Lithium batteries are the main driving force in the current electrification of Europe's roads. The world's leading producer of these cells, from South Korea, is collaborating with the Czech branch of the logistics company DB Schenker in the distribution of these batteries to European car manufacturers, with DB Schenker in charge of their customs clearance, storage and subsequent distribution to automotive plants in neighbouring countries.
Future development scenarios predict that by 2030, there will be more than 130 million electric cars on roads around the world. This will inevitably lead to high demand for batteries or their cells, which are already a supply chain challenge owing to their special storage and transport requirements. Since last spring DB Schenker's logistics terminals have enabled the storage and logistics of lithium-ion cells in electric vehicle factories across Central Europe.
"Last year alone, our warehouses in Ústí nad Labem, Pardubice and Mnichovo Hradiště handled around 50,000 pallets of lithium cells for leading European carmakers worth a total value of over 500 billion crowns," says Pavel Gorčica, Director of transportation operations at DB Schenker.
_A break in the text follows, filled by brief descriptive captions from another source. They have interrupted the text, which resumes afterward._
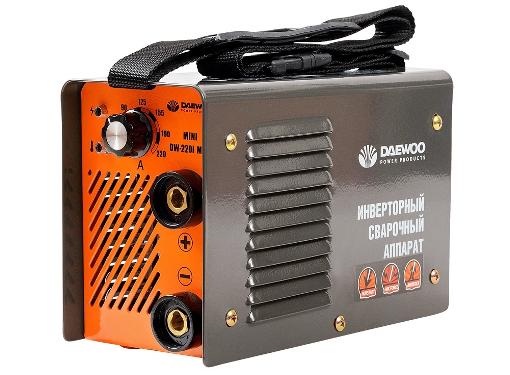   DAEWOO DW-220 MMA MINI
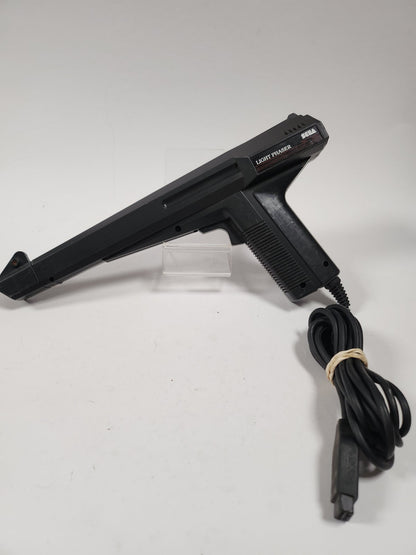 Sega Light Phaser Sega Master System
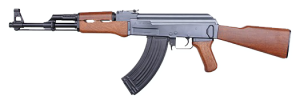 Karabinek AK-47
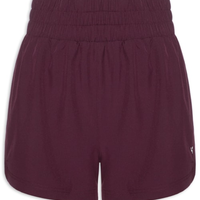 Short Feminino - Vermelho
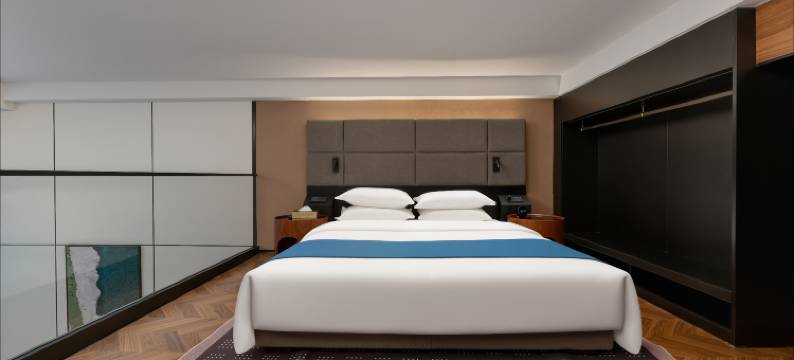 海格假日酒店(大同古城店)图片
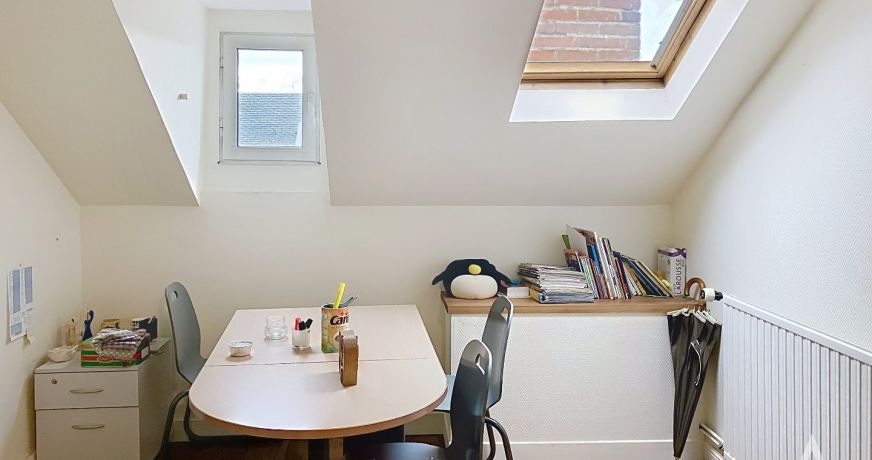 vente Maison de ville Tarbes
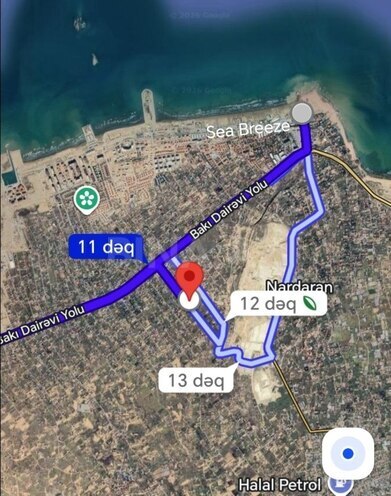 Продаётся 5-комн. дом/дача 220 м², пос. Sea Breeze, photo 14 from 19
Batteries or battery cells are subject to stringent transport and storage requirements according to the European ADR standard. DB Schenker always stores this type of goods in accordance with the environmental standards, separate from other potentially flammable goods in dry and well-ventilated premises. Lithium-ion cells are charged to a maximum of 30% of their capacity during transport. They are stored on plates in aluminium transport packaging on plastic returnable pallets and are always carried on roads in temperature-controlled trucks. The cells are then installed in battery boxes, which then power electric cars produced by carmakers such as Jaguar Land Rover, Kia, Volkswagen, Hyundai and Daimler.
DB Schenker's plays a crucial role in this process - it receives cells shipped from factories in South Korea, China or Hungary and subsequently distributes them securely to electric vehicle plants in Central Europe, such as the Daimler plant in the German town of Kamenz and the Mercedes-Benz battery plant in the town of Jawor near Wrocław, Poland. The reusable transport packaging is then shipped via Czech warehouses by sea back to South Korea and China.
One major challenge from a operational point of view is to distinguish between customs and non-customs consignments. "In administrative terms it is more difficult for a logistics company to distinguish between non-customs shipments from Hungary and those we receive on ships from Asia. However, this proved to be a huge operational advantage for the client during the blockage of the Suez Canal, as the factory in Komárom was able to continue to supply carmakers and they did not have to interrupt production,” adds Martin Bodlák, manager of the DB Schenker logistics centre in Mnichovo Hradiště.
DB Schenker has been further specialising in the storage and transport of lithium batteries for two years now. Battery logistics calls for some extremely complex processes, as car batteries are classified as hazardous goods that require special transport and storage conditions.